Есть и история, что Федор якобы прихватил в рукаве кусок арматуры и во время потасовки с полицией ударил по голове одного из копов. Из-за чего все его участие в забастовке было интерпретировано как связь с коммунистическим движением.
На плантации он провел три года, а всего в Америке вместе с дорогами — пять. Это была первая половина 30-х годов, Великая депрессия — гораздо менее благополучное время, чем выпало Пятруку на его первые поездки. Пока Федор находился на плантации, братья — и в США, и в Беларуси — не знали, где он и что с ним.
Ярким воспоминанием этого периода, которое потом рассказывалось детям, стал ручной медведь, развозивший по плантации бочку с водой.
«Соберутся эти «американцы» и говорят по-английски у нас в хате, — вспоминает Любовь Федоровна свое детство. — Старые люди были, без радио, без телевизора, а какой развитый народ! Сядут — лапти плетут, корзины, и языками молотят, всякие загадки, разгадки, головоломки, из спичек что-нибудь построят. Мужики за столом, бабы рукодельничают. В соседней комнате молодежь».
В расстрельном списке
Не словив удачи за океаном, Федор вернулся в родное село. Пять лет «ходил» за будущей женой Маней. Она была сиротой. Мачехе, по-видимому, не хотелось потерять дешевую рабочую силу. В итоге выдала ее замуж «в чем стояла» — не дала даже сменной одежды.
«Отец поехал на заработки в город. Хотя что я говорю: поехал! Пошел. Зарабатывали чаще всего в Пинске, даже за хлебом туда ходили пешком. Накупил маме одежды. Потом прикупили временную хатку».
До Пинска — центра воеводства — прямыми дорогами было 60 км.

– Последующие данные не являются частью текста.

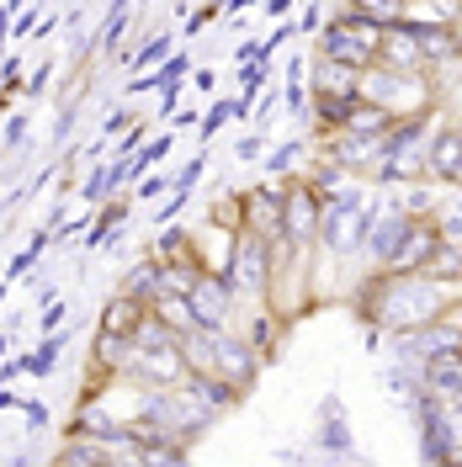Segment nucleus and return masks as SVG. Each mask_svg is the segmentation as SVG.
I'll use <instances>...</instances> for the list:
<instances>
[{
  "label": "nucleus",
  "mask_w": 462,
  "mask_h": 467,
  "mask_svg": "<svg viewBox=\"0 0 462 467\" xmlns=\"http://www.w3.org/2000/svg\"><path fill=\"white\" fill-rule=\"evenodd\" d=\"M457 133H462V122H457Z\"/></svg>",
  "instance_id": "21"
},
{
  "label": "nucleus",
  "mask_w": 462,
  "mask_h": 467,
  "mask_svg": "<svg viewBox=\"0 0 462 467\" xmlns=\"http://www.w3.org/2000/svg\"><path fill=\"white\" fill-rule=\"evenodd\" d=\"M282 218H288V192L282 186H256L245 192V234H256L266 244H282Z\"/></svg>",
  "instance_id": "5"
},
{
  "label": "nucleus",
  "mask_w": 462,
  "mask_h": 467,
  "mask_svg": "<svg viewBox=\"0 0 462 467\" xmlns=\"http://www.w3.org/2000/svg\"><path fill=\"white\" fill-rule=\"evenodd\" d=\"M149 303H139V297H128V292H117L112 303H107V314H101V329H112V335H133L139 324H144Z\"/></svg>",
  "instance_id": "15"
},
{
  "label": "nucleus",
  "mask_w": 462,
  "mask_h": 467,
  "mask_svg": "<svg viewBox=\"0 0 462 467\" xmlns=\"http://www.w3.org/2000/svg\"><path fill=\"white\" fill-rule=\"evenodd\" d=\"M154 314L165 319L171 335H197V329H203L197 314H192V297H186V292H160V297H154Z\"/></svg>",
  "instance_id": "14"
},
{
  "label": "nucleus",
  "mask_w": 462,
  "mask_h": 467,
  "mask_svg": "<svg viewBox=\"0 0 462 467\" xmlns=\"http://www.w3.org/2000/svg\"><path fill=\"white\" fill-rule=\"evenodd\" d=\"M362 86V69L351 64H335V58H314V80H309V96H356Z\"/></svg>",
  "instance_id": "11"
},
{
  "label": "nucleus",
  "mask_w": 462,
  "mask_h": 467,
  "mask_svg": "<svg viewBox=\"0 0 462 467\" xmlns=\"http://www.w3.org/2000/svg\"><path fill=\"white\" fill-rule=\"evenodd\" d=\"M425 276H436V282H462V239H446L441 234V244L431 250V261L420 265Z\"/></svg>",
  "instance_id": "16"
},
{
  "label": "nucleus",
  "mask_w": 462,
  "mask_h": 467,
  "mask_svg": "<svg viewBox=\"0 0 462 467\" xmlns=\"http://www.w3.org/2000/svg\"><path fill=\"white\" fill-rule=\"evenodd\" d=\"M234 244H239V234L224 229V223H207V229L192 234V250H197V261H203L207 276H224V271H229Z\"/></svg>",
  "instance_id": "8"
},
{
  "label": "nucleus",
  "mask_w": 462,
  "mask_h": 467,
  "mask_svg": "<svg viewBox=\"0 0 462 467\" xmlns=\"http://www.w3.org/2000/svg\"><path fill=\"white\" fill-rule=\"evenodd\" d=\"M224 282H229L234 297H260L266 303V292H271V244L256 239V234H239Z\"/></svg>",
  "instance_id": "3"
},
{
  "label": "nucleus",
  "mask_w": 462,
  "mask_h": 467,
  "mask_svg": "<svg viewBox=\"0 0 462 467\" xmlns=\"http://www.w3.org/2000/svg\"><path fill=\"white\" fill-rule=\"evenodd\" d=\"M377 64H383V69H399V75H431V69H425V54H420V37H415V27H404V22L383 27Z\"/></svg>",
  "instance_id": "7"
},
{
  "label": "nucleus",
  "mask_w": 462,
  "mask_h": 467,
  "mask_svg": "<svg viewBox=\"0 0 462 467\" xmlns=\"http://www.w3.org/2000/svg\"><path fill=\"white\" fill-rule=\"evenodd\" d=\"M441 244V229L436 223H409V234H404V244L394 250V261H388V271H420V265L431 261V250Z\"/></svg>",
  "instance_id": "10"
},
{
  "label": "nucleus",
  "mask_w": 462,
  "mask_h": 467,
  "mask_svg": "<svg viewBox=\"0 0 462 467\" xmlns=\"http://www.w3.org/2000/svg\"><path fill=\"white\" fill-rule=\"evenodd\" d=\"M192 297V314H197V324L203 329H234V297L229 282L224 276H197V287L186 292Z\"/></svg>",
  "instance_id": "6"
},
{
  "label": "nucleus",
  "mask_w": 462,
  "mask_h": 467,
  "mask_svg": "<svg viewBox=\"0 0 462 467\" xmlns=\"http://www.w3.org/2000/svg\"><path fill=\"white\" fill-rule=\"evenodd\" d=\"M207 340H213V378L234 382V388H250L256 382V350L245 335H234V329H207Z\"/></svg>",
  "instance_id": "4"
},
{
  "label": "nucleus",
  "mask_w": 462,
  "mask_h": 467,
  "mask_svg": "<svg viewBox=\"0 0 462 467\" xmlns=\"http://www.w3.org/2000/svg\"><path fill=\"white\" fill-rule=\"evenodd\" d=\"M292 160H298V144H282V149H277V154H271V171L282 175V171H288V165H292Z\"/></svg>",
  "instance_id": "19"
},
{
  "label": "nucleus",
  "mask_w": 462,
  "mask_h": 467,
  "mask_svg": "<svg viewBox=\"0 0 462 467\" xmlns=\"http://www.w3.org/2000/svg\"><path fill=\"white\" fill-rule=\"evenodd\" d=\"M288 5H292V0H271V11H288Z\"/></svg>",
  "instance_id": "20"
},
{
  "label": "nucleus",
  "mask_w": 462,
  "mask_h": 467,
  "mask_svg": "<svg viewBox=\"0 0 462 467\" xmlns=\"http://www.w3.org/2000/svg\"><path fill=\"white\" fill-rule=\"evenodd\" d=\"M356 96H362L367 107H383L394 122L425 117V112H436V101H441V90H436L431 75H399V69H383V64H367V69H362Z\"/></svg>",
  "instance_id": "1"
},
{
  "label": "nucleus",
  "mask_w": 462,
  "mask_h": 467,
  "mask_svg": "<svg viewBox=\"0 0 462 467\" xmlns=\"http://www.w3.org/2000/svg\"><path fill=\"white\" fill-rule=\"evenodd\" d=\"M431 175L446 181V186H462V133L457 128H446V133L431 139Z\"/></svg>",
  "instance_id": "12"
},
{
  "label": "nucleus",
  "mask_w": 462,
  "mask_h": 467,
  "mask_svg": "<svg viewBox=\"0 0 462 467\" xmlns=\"http://www.w3.org/2000/svg\"><path fill=\"white\" fill-rule=\"evenodd\" d=\"M462 0H404V27H457Z\"/></svg>",
  "instance_id": "13"
},
{
  "label": "nucleus",
  "mask_w": 462,
  "mask_h": 467,
  "mask_svg": "<svg viewBox=\"0 0 462 467\" xmlns=\"http://www.w3.org/2000/svg\"><path fill=\"white\" fill-rule=\"evenodd\" d=\"M441 324H452V329H462V287L452 292V303L441 308Z\"/></svg>",
  "instance_id": "18"
},
{
  "label": "nucleus",
  "mask_w": 462,
  "mask_h": 467,
  "mask_svg": "<svg viewBox=\"0 0 462 467\" xmlns=\"http://www.w3.org/2000/svg\"><path fill=\"white\" fill-rule=\"evenodd\" d=\"M409 213H377L373 218V229H367V255L377 261V271H388V261H394V250L404 244V234H409Z\"/></svg>",
  "instance_id": "9"
},
{
  "label": "nucleus",
  "mask_w": 462,
  "mask_h": 467,
  "mask_svg": "<svg viewBox=\"0 0 462 467\" xmlns=\"http://www.w3.org/2000/svg\"><path fill=\"white\" fill-rule=\"evenodd\" d=\"M377 43H383V22L362 16V11H341L330 27L319 32V58L367 69V64H377Z\"/></svg>",
  "instance_id": "2"
},
{
  "label": "nucleus",
  "mask_w": 462,
  "mask_h": 467,
  "mask_svg": "<svg viewBox=\"0 0 462 467\" xmlns=\"http://www.w3.org/2000/svg\"><path fill=\"white\" fill-rule=\"evenodd\" d=\"M346 11H362V16H373L383 27L404 22V0H346Z\"/></svg>",
  "instance_id": "17"
}]
</instances>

После смены власти Федор стал первым бригадиром в колхозе, а Яков — его помощником. Федор также был депутатом, потому что, несмотря на скудное образование, был человеком «грамотным». А на таких людей ложилась роль решать вопросы между местными жителями и властью, писать, читать и разбираться в документах.
Ум восприимчивый. Нахватался от людей. Что-то в нас такое есть. Я, например, во время работы в колхозе сама освоила бухгалтерию. У меня куча справочников была. Самоучки.
Яков во время службы в Петербурге общался с революционными агитаторами и хорошо знал публичные воззвания Ленина. Были у него и газеты, которые показывал односельчанам.
С началом войны оба стали кандидатами на расстрел.
Обстановку накалила местная распря: человек, который благодаря общению с Яковом разбирался в изначальных лозунгах революции, отказался отбывать обязательные работы, потому что «вся земля крестьянам». Его «упрятали». В итоге после оккупации немцами братьев выдали им как коммунистов.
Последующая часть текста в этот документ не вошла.